→ EXERCISE AIM
Please continue the Texas appeals court opinion below, starting after its last sentence. Leave the listing that follows it alone.

** TEXT PASSAGE follows **

In The
Court of Appeals
Sixth Appellate District of Texas at Texarkana
______________________________
No. 06-07-00103-CR
______________________________
ROBERT LOYD FERGUSON, Appellant
V.
THE STATE OF TEXAS, Appellee
On Appeal from the 40th Judicial District Court
Ellis County, Texas
Trial Court No. 31525CR
Before Morriss, C.J., Carter and Moseley, JJ.
Memorandum Opinion by Justice Carter
MEMORANDUM OPINION
A jury found Robert Loyd Ferguson guilty of driving while intoxicated (DWI), as charged in the indictment. See Tex. Penal Code Ann. § 49.04 (Vernon 2003). The jury also found Ferguson had twice previously, and sequentially, been found guilty of that offense, as charged in the indictment. See Tex. Penal Code Ann. § 49.09(b)(2) (Vernon Supp. 2006) (DWI third is a third-degree felony). At the punishment trial, Ferguson pled "true" to having been previously and finally convicted of a felony offense, raising the applicable punishment range to that provided for second-degree-felony offenses. See Tex. Penal Code Ann. § 12.33 (Vernon 2003) (second-degree punishment), § 12.42(a)(3) (Vernon Supp. 2006) (punishment enhancement). The jury assessed Ferguson's punishment at twenty years' imprisonment and a $5,000.00 fine. Ferguson now appeals, challenging the legal and factual sufficiency of the evidence to support his conviction. Ferguson's attacks concern whether the State's evidence proved he was intoxicated at the time in question. We overrule both of Ferguson's points of error and affirm his conviction.
I. Applicable Standards of Review and Statutory Provisions
In reviewing the legal sufficiency of the evidence, we view all of the evidence in the light most favorable to the verdict and determine whether any rational trier of fact could have found the essential elements of the crime beyond a reasonable doubt. Johnson v. State, 23 S.W.3d 1, 7 (Tex. Crim. App. 2000). Because the jury serves as the sole judge of witness credibility, the jury is free to accept or reject any witness' testimony, and it is the province of the jury to reconcile conflicts in the evidence. Duren v. State, 87 S.W.3d 719, 724 (Tex. App.--Texarkana 2002, no pet.) (citing Fuentes v. State, 991 S.W.2d 267, 271 (Tex. Crim. App. 1999)).

** End of TEXT PASSAGE **
** SUPPLIED MATERIAL follows **

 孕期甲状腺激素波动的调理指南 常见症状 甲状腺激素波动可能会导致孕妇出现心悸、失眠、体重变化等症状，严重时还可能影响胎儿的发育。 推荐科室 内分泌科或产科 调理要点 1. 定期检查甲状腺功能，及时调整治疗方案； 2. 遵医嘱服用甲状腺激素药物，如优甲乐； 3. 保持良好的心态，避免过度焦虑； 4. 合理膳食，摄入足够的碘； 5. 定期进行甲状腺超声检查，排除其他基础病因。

** End of SUPPLIED MATERIAL **

→ RESULT OF THE TASK
In a factual sufficiency review, we review all the evidence, but do so in a neutral light and determine whether the evidence supporting the verdict is so weak or is so outweighed by the great weight and preponderance of the evidence that the jury's verdict is clearly wrong or manifestly unjust. Roberts v. State, 220 S.W.3d 521, 524 (Tex. Crim. App. 2007); Marshall v. State, 210 S.W.3d 618, 625 (Tex. Crim. App. 2006); Watson v. State, 204 S.W.3d 404, 414-15 (Tex. Crim. App. 2006); Clewis v. State, 922 S.W.2d 126, 134 (Tex. Crim. App. 1996).
A person commits an offense if he or she operates a motor vehicle while intoxicated. Tex. Penal Code Ann. § 49.04. Our law defines the term "intoxicated" to mean either "not having the normal use of mental or physical faculties by reason of the introduction of alcohol, a controlled substance, a drug, a dangerous drug, or combination of two or more of those substances, or any other substance into the body" or "having an alcohol concentration of .08 or more." Tex. Penal Code Ann. § 49.01(2) (Vernon 2003).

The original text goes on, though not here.